--- RECORDS FOR THIS TASK ---

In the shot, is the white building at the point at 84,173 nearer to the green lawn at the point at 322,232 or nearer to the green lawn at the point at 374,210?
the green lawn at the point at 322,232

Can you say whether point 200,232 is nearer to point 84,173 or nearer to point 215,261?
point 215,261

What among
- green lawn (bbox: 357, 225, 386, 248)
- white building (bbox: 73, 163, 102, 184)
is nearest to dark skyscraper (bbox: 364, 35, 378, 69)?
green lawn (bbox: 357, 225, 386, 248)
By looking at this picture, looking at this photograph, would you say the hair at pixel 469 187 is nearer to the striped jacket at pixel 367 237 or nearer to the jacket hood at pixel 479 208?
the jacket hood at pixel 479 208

---
--- RECORDS FOR THIS TASK ---

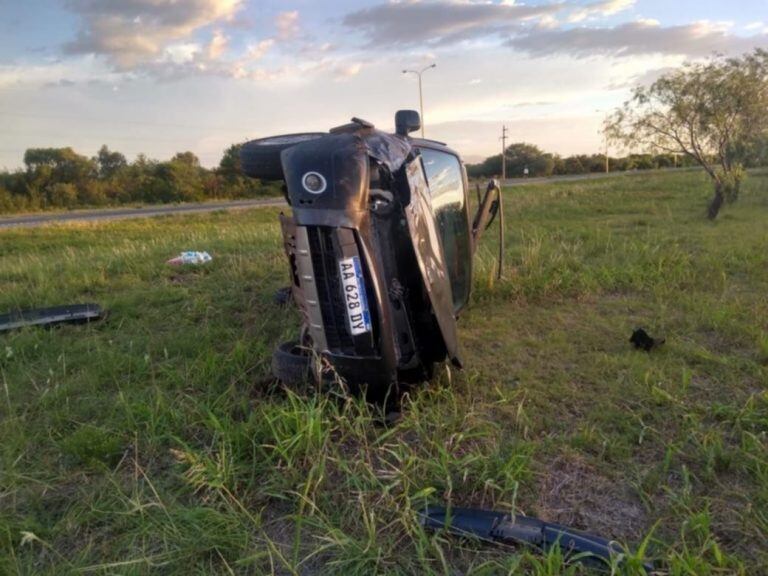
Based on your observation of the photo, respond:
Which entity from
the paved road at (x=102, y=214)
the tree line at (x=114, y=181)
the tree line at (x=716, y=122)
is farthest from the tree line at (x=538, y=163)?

---

» **REQUIREMENT**
Which lines of the data above contain the string "jacket"? Pick out and copy each one, treating uppercase and lowercase as different.

» **REPLY TO THE EXERCISE**
By looking at this picture, looking at this photograph, would you say the hair at pixel 469 187 is nearer to the striped jacket at pixel 367 237 or nearer to the jacket hood at pixel 479 208?
the jacket hood at pixel 479 208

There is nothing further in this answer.